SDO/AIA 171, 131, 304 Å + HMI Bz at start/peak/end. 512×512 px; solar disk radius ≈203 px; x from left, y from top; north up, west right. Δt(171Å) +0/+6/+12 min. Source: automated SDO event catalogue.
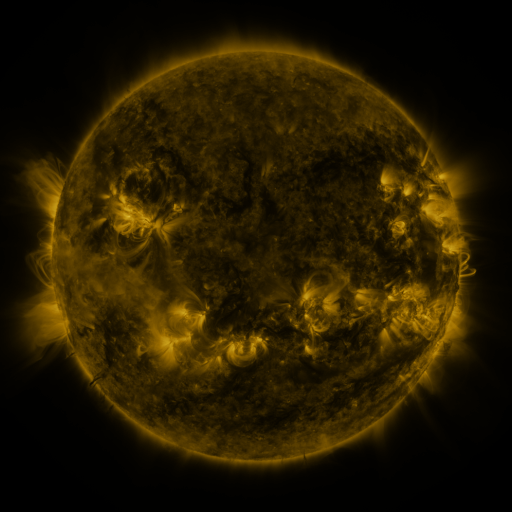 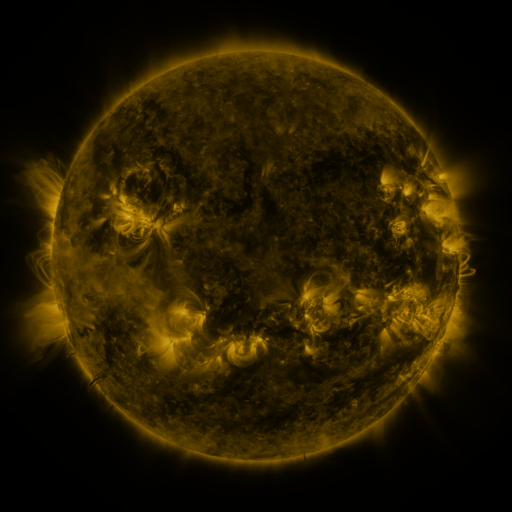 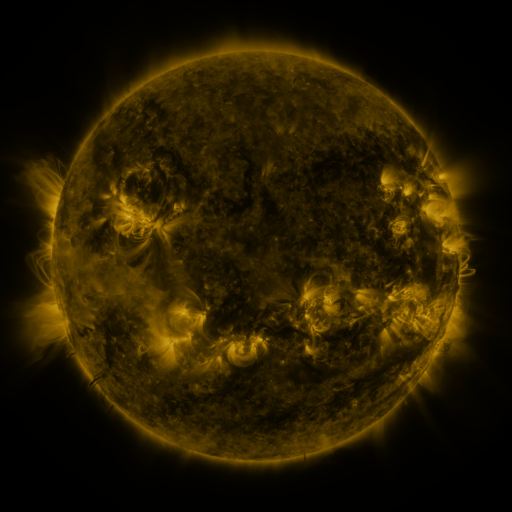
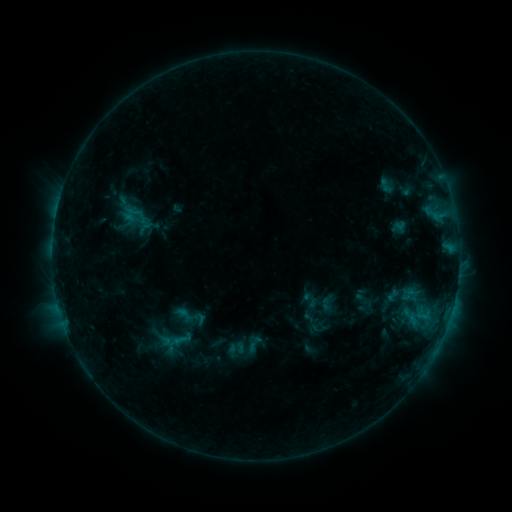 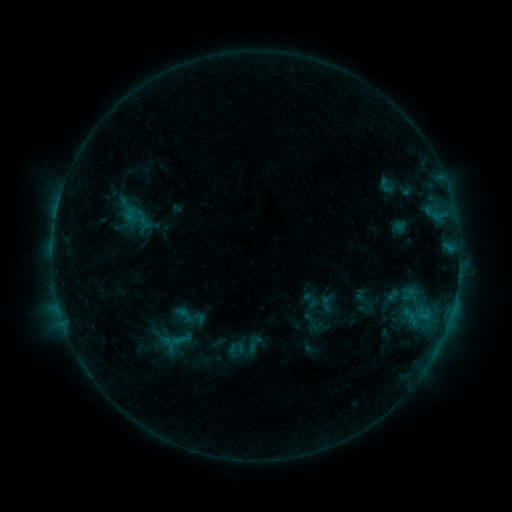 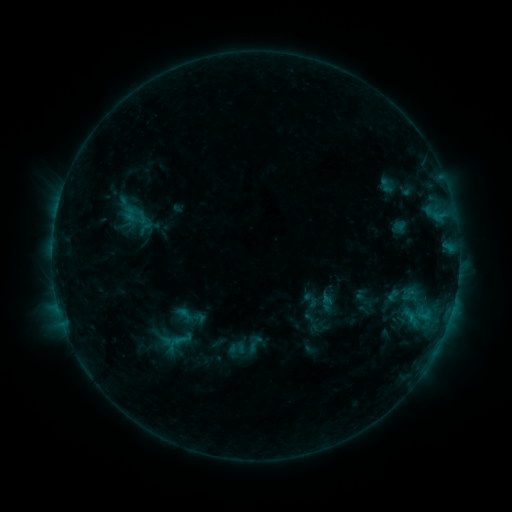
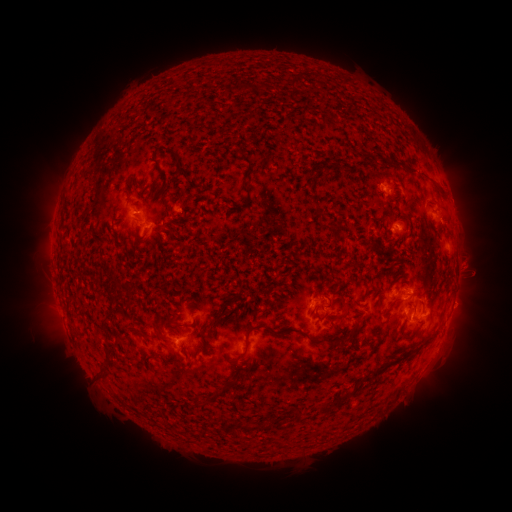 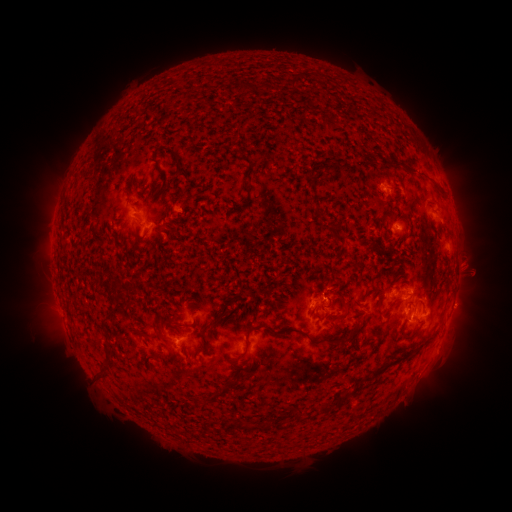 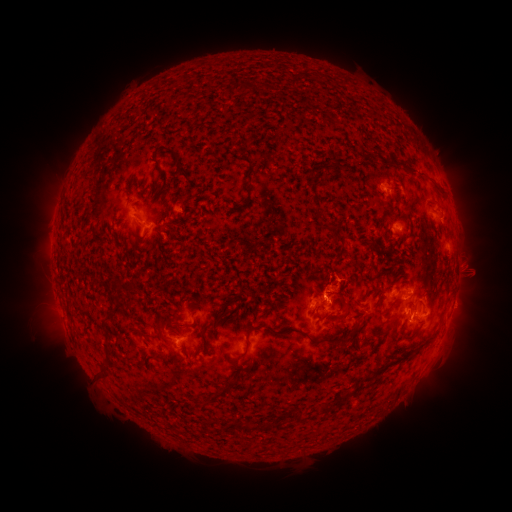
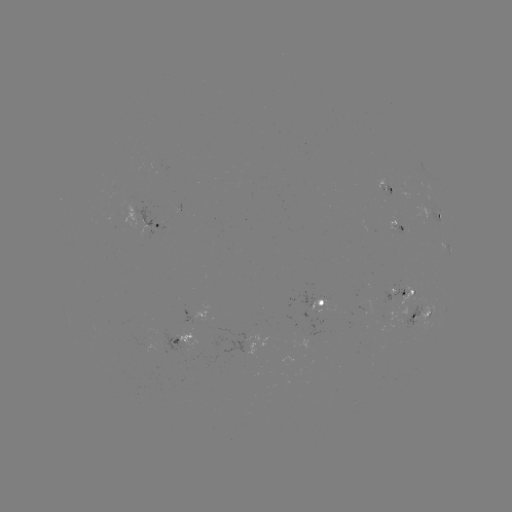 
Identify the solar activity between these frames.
eruption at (338, 288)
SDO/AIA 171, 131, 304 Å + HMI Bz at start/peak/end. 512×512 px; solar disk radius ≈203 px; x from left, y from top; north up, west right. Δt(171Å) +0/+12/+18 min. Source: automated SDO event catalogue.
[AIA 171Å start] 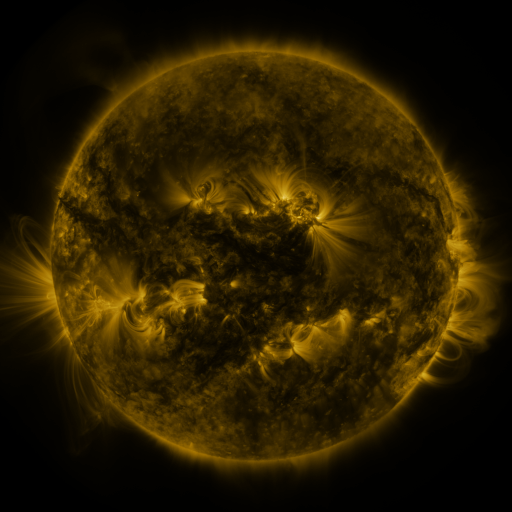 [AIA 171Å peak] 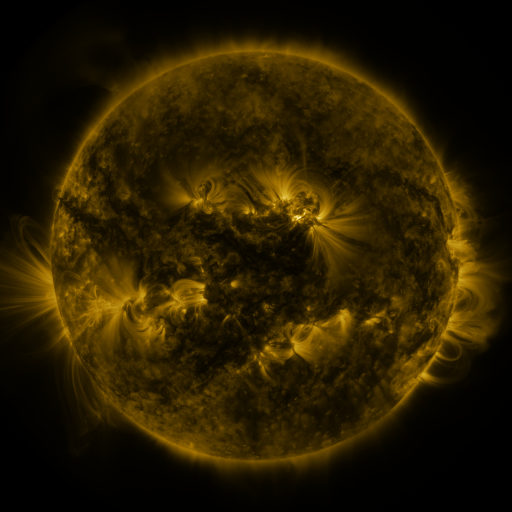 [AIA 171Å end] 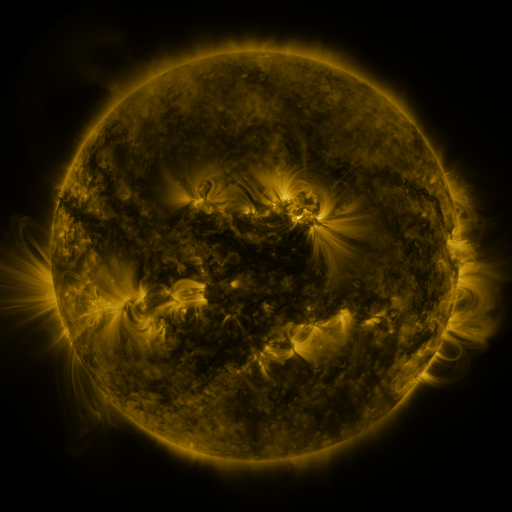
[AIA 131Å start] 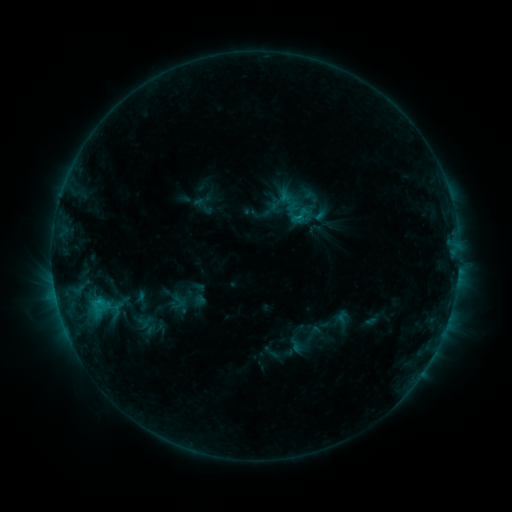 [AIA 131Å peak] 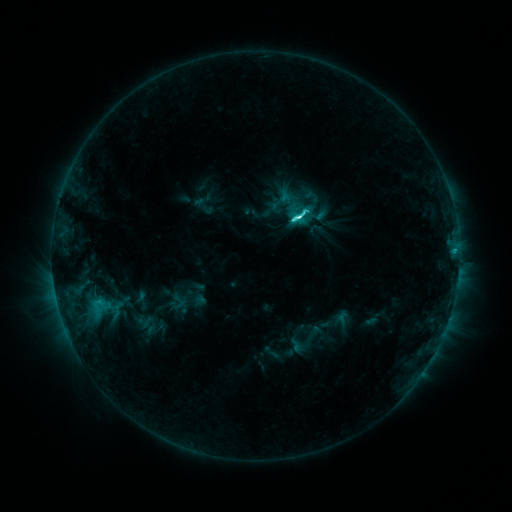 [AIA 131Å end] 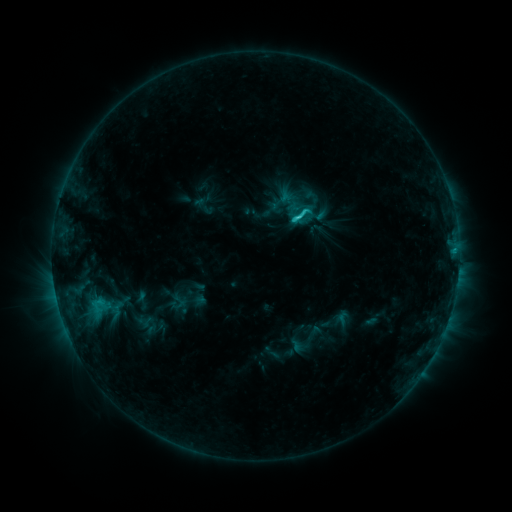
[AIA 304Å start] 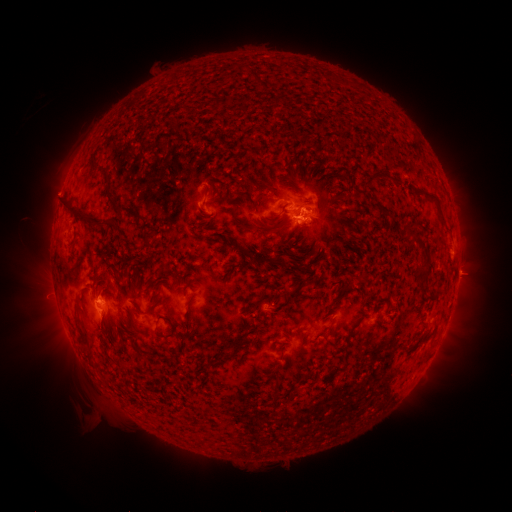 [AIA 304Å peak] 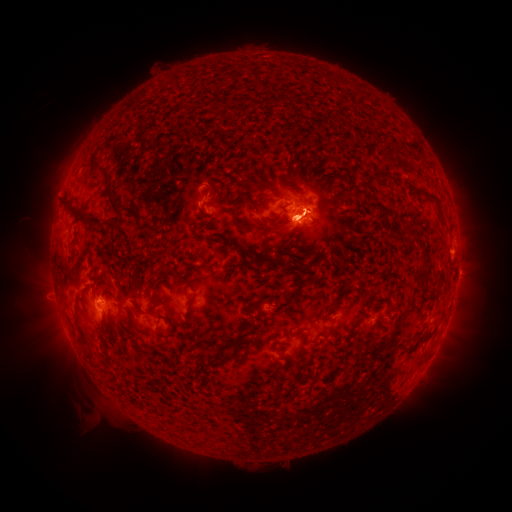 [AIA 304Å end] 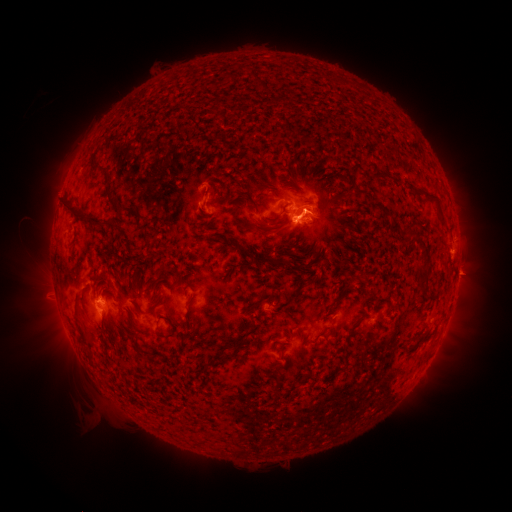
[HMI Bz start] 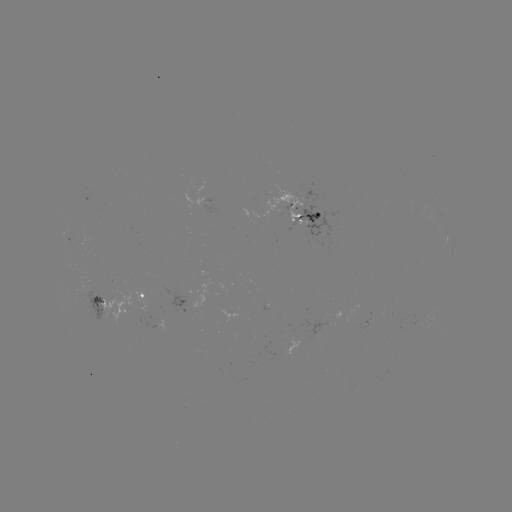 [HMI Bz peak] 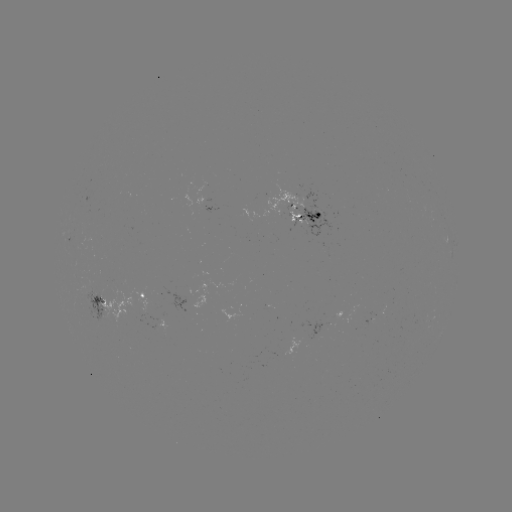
•••••
Copy the lines above exactly, from the first line through the line that contains "Δt(171Å) +0/+12/+18 min. Source: automated SDO event catalogue.", including both. Leave the pictures out of your copy.

SDO/AIA 171, 131, 304 Å + HMI Bz at start/peak/end. 512×512 px; solar disk radius ≈203 px; x from left, y from top; north up, west right. Δt(171Å) +0/+6/+12 min. Source: automated SDO event catalogue.
Identify the solar activity between these frames.
eruption at (338, 288)
SDO/AIA 171, 131, 304 Å + HMI Bz at start/peak/end. 512×512 px; solar disk radius ≈203 px; x from left, y from top; north up, west right. Δt(171Å) +0/+12/+18 min. Source: automated SDO event catalogue.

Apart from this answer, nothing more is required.